# Base Editing Gene Correction of Pathogenic MYH7 Mutations in Models of Hypertrophic Cardiomyopathy

> **NIH NIH F30** · UT SOUTHWESTERN MEDICAL CENTER · 2022 · $37,674

## Abstract

PROJECT SUMMARY/ABSTRACT
 Hypertrophic cardiomyopathy (HCM), a disease of abnormal heart muscle thickening, is the most
common form of genetic heart disease in the United States affecting upwards of 1 in 500 people. While HCM-
causing mutations are found in various sarcomere protein-encoding genes, over one-third of all HCM-causing
mutations occur in the Myosin Heavy Chain 7 (MYH7) gene, which encodes for beta-myosin heavy chain, a
motor ATPase that incorporates into the thick filament of cardiac muscle and plays a major role in cardiac
contraction.

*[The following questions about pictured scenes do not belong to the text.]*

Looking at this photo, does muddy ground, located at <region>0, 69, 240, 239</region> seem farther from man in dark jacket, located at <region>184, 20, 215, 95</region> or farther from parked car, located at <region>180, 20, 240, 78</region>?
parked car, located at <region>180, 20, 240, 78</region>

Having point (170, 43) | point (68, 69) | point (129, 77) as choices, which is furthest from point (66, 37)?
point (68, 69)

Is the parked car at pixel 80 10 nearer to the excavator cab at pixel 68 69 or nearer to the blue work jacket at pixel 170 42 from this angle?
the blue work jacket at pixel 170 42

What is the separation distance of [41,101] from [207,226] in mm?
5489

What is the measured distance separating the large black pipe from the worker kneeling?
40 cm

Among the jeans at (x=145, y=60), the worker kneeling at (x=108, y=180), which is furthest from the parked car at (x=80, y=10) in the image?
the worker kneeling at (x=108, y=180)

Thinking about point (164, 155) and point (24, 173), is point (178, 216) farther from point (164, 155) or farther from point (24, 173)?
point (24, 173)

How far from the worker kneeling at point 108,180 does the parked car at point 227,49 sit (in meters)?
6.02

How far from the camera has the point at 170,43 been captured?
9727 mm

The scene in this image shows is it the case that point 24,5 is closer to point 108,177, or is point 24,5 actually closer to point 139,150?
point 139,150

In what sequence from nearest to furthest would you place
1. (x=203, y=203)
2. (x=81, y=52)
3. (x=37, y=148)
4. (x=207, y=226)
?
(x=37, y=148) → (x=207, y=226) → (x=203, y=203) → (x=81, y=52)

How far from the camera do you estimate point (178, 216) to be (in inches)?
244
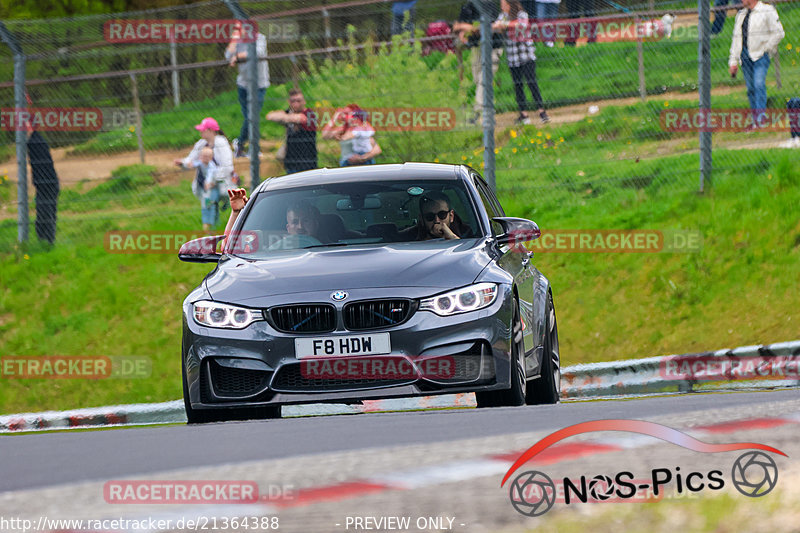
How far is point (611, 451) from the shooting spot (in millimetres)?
4152

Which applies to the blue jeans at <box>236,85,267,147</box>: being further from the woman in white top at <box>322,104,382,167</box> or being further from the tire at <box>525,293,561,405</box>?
the tire at <box>525,293,561,405</box>

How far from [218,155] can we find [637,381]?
768cm

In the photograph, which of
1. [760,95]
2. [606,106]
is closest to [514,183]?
[606,106]

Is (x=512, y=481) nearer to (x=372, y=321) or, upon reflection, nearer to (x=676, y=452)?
(x=676, y=452)

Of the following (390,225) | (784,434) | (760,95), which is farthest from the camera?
(760,95)

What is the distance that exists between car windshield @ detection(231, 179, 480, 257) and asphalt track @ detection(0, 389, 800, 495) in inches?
60.0

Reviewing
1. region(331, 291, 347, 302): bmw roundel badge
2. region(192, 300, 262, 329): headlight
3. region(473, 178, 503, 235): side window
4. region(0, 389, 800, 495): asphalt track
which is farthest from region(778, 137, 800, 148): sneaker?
region(192, 300, 262, 329): headlight

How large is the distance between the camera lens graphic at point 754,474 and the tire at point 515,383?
3620 mm

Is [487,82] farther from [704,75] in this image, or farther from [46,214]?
[46,214]

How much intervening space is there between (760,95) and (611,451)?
12.7 meters

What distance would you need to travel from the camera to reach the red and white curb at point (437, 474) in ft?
12.4

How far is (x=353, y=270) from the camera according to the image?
7.67m

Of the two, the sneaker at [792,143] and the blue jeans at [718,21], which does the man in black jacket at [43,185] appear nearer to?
the blue jeans at [718,21]

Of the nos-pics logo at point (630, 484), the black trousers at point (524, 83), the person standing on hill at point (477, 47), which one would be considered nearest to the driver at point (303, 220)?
the nos-pics logo at point (630, 484)
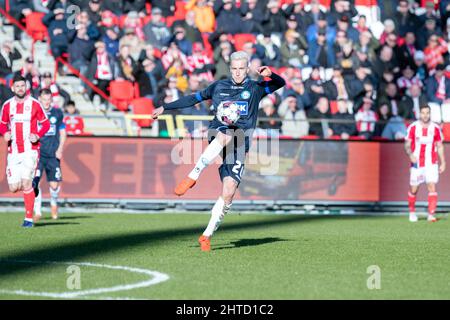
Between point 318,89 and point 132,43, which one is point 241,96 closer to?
point 318,89

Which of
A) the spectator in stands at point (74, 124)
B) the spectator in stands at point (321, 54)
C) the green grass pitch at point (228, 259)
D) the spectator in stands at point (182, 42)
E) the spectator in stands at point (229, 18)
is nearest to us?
the green grass pitch at point (228, 259)

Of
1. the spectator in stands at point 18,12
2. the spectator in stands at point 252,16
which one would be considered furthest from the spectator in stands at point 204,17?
the spectator in stands at point 18,12

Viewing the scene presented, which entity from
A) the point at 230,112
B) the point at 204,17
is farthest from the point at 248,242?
the point at 204,17

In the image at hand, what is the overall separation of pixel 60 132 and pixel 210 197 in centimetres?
445

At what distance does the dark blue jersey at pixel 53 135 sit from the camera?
1848 cm

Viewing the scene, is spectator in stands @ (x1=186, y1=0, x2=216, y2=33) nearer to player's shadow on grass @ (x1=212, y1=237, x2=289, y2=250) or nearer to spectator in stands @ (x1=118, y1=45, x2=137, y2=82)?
spectator in stands @ (x1=118, y1=45, x2=137, y2=82)

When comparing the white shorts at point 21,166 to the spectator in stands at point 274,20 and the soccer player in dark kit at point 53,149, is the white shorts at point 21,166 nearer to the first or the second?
the soccer player in dark kit at point 53,149

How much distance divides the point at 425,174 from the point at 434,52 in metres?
8.42

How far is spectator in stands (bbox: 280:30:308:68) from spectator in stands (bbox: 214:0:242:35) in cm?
130

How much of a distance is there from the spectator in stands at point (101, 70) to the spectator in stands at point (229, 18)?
3.37 m

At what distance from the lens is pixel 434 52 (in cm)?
2766

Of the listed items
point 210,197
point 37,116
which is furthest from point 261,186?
point 37,116

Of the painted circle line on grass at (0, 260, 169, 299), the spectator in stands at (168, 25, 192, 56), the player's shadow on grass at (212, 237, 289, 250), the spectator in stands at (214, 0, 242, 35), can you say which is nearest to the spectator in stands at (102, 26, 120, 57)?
the spectator in stands at (168, 25, 192, 56)

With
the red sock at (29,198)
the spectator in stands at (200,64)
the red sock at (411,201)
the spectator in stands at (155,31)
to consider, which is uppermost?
the spectator in stands at (155,31)
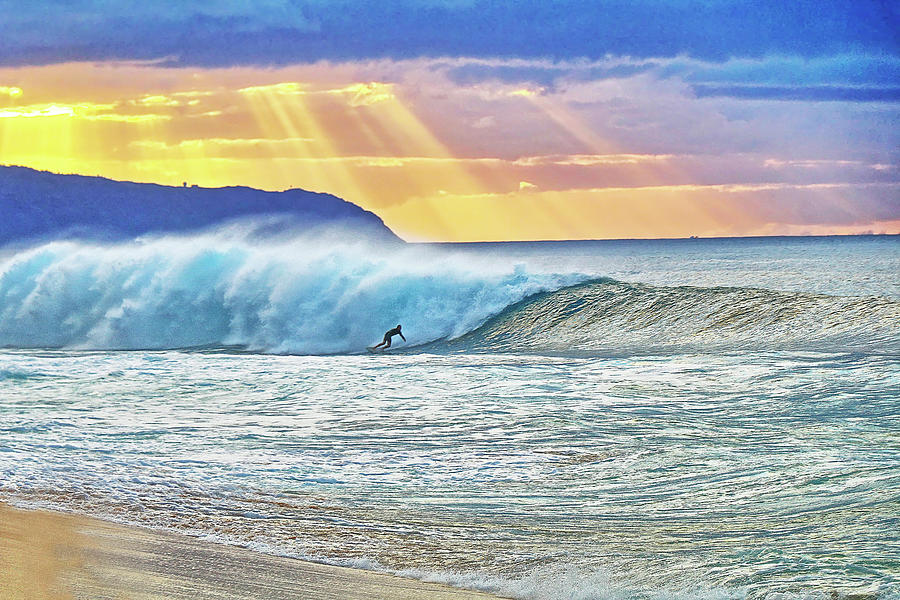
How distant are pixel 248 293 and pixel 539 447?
1967 centimetres

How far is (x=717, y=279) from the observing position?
193ft

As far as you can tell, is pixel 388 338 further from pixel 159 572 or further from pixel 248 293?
pixel 159 572

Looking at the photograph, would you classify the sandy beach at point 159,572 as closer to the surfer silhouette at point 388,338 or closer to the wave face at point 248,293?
the surfer silhouette at point 388,338

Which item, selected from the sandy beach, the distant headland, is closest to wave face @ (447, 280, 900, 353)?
the sandy beach

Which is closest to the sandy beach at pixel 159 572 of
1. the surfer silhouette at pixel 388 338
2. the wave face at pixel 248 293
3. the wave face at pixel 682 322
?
the wave face at pixel 682 322

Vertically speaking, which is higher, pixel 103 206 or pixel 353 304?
pixel 103 206

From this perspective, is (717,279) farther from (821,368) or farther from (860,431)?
(860,431)

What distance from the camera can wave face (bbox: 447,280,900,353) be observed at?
57.8 feet

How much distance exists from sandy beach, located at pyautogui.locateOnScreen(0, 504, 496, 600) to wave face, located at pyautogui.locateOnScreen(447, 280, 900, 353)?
474 inches

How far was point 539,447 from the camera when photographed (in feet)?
29.8

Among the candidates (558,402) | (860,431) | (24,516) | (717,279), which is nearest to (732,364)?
(558,402)

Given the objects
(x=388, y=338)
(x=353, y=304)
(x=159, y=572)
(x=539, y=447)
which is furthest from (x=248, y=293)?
(x=159, y=572)

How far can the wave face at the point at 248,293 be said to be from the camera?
25172 millimetres

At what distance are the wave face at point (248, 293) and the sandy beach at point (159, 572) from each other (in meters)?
17.2
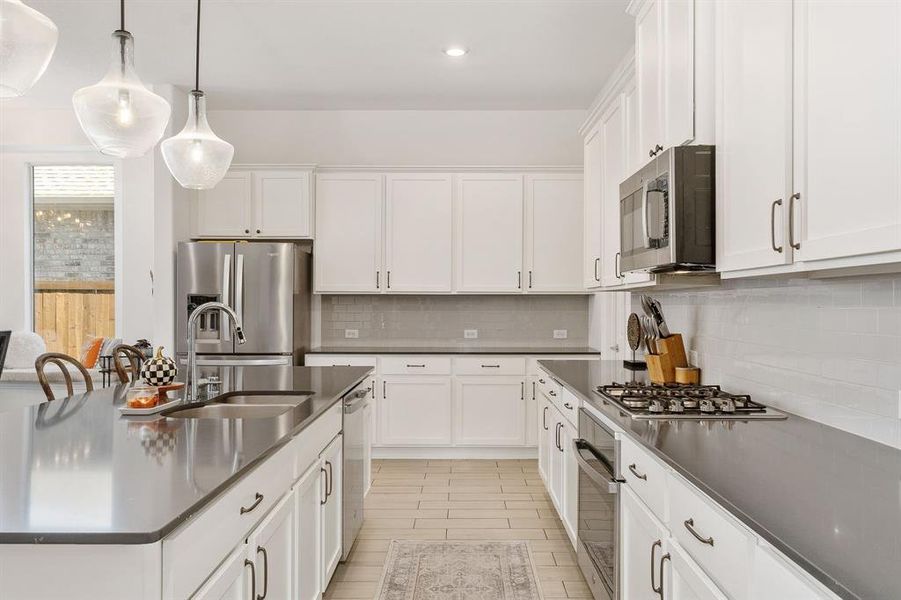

Missense mutations within MYH7 allow the incorporation of mutant myosin heads into cardiac
sarcomeres, which leads to increased cardiomyocyte energy consumption, hypercontractility, and the initiation
of the disease progression of HCM. For patients, complications of HCM include heart failure, arrhythmia, and
sudden cardiac death. As HCM has no cure aside from transplant, there is an urgent need for novel
therapeutic strategies.
 CRISPR-Cas9-mediated genome editing has emerged as an attractive method to correct and
potentially cure genetically-based diseases. CRISPR-Cas9 and its variants, including base editing and prime
editing, allow targeted genomic editing at specific loci. Base editing allows precise single nucleotide edits,
which makes it an ideal therapeutic tool to correct the hundreds of documented HCM-causing missense
mutations. Several studies have successfully demonstrated the use of adeno-associated virus (AAV)-mediated
gene editing to modify disease-causing mutations in various tissues and rescue pathological phenotypes in
small and large animal models. In particular, various studies have shown robust gene editing in the heart to
treat the muscle disease Duchenne muscular dystrophy, raising the prospect of successful gene editing in the
heart to treat other cardiac diseases.
 The Specific Aims of this study seek to demonstrate base editing as a cure for MYH7 mutations of
hypertrophic cardiomyopathy in 1) human induced pluripotent stem cell-derived cardiomyocytes and 2) a
mouse model of HCM. Both models of HCM contain the same pathogenic mutation commonly found in patients
and the mouse model faithfully recapitulates the human phenotype of hypertrophic cardiomyopathy. The
central hypothesis of this proposal is that AAV delivery of base editing components to each of these models
will prevent HCM and revert established HCM. This proposal will assess gene editing on-target and off-target
efficiencies and changes in cardiac function and pathology. Furthermore, these studies will develop and
optimize a base editing strategy to cure hypertrophic cardiomyopathy and will lay a foundation for the
development of gene editing therapies for the hundreds of other HCM-causing genetic mutations.

## Key facts

- **NIH application ID:** 10463440
- **Project number:** 1F30HL163915-01
- **Recipient organization:** UT SOUTHWESTERN MEDICAL CENTER
- **Principal Investigator:** Andreas C Chai
- **Activity code:** F30 (R01, R21, SBIR, etc.)
- **Funding institute:** NIH
- **Fiscal year:** 2022
- **Award amount:** $37,674
- **Award type:** 1
- **Project period:** 2022-09-01 → 2024-08-31

## Primary source

NIH RePORTER: https://reporter.nih.gov/project-details/10463440

## Citation

> US National Institutes of Health, RePORTER application 10463440, Base Editing Gene Correction of Pathogenic MYH7 Mutations in Models of Hypertrophic Cardiomyopathy (1F30HL163915-01). Retrieved via AI Analytics 2026-05-27 from https://api.ai-analytics.org/grant/nih/10463440. Licensed CC0.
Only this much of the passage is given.